The results demonstrate that the proposed CPCM-coupled air-cooled CBTMS effectively manages the thermal behavior of energy storage lithium batteries. The optimization of air inlet/outlet configurations and structural parameters significantly improves temperature uniformity and reduces energy consumption. The integration of aluminum metal inner shells further strengthens the system’s performance, ensuring safe and efficient operation under various conditions. This study provides valuable insights for the design and application of thermal management systems in energy storage lithium battery packs, contributing to the advancement of renewable energy storage technologies.

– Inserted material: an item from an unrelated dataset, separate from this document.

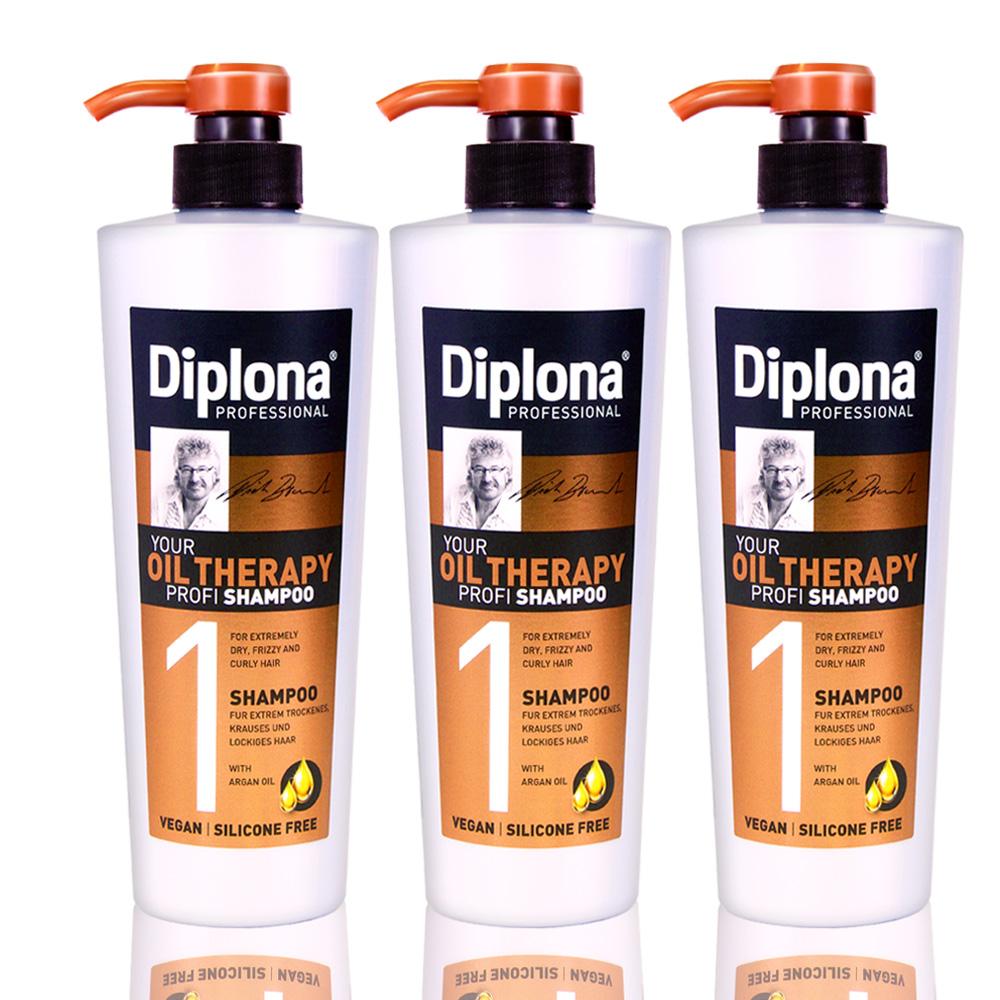 德國Diplona專業級摩洛哥堅果油洗髮乳600ml三入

In conclusion, the H-type composite thermal management system, combining CPCM and air cooling, offers a robust solution for controlling the temperature of energy storage lithium batteries. The orthogonal optimization and structural enhancements lead to significant improvements in thermal performance, making it suitable for large-scale energy storage applications. Future work could focus on real-world validation and scalability for industrial implementation.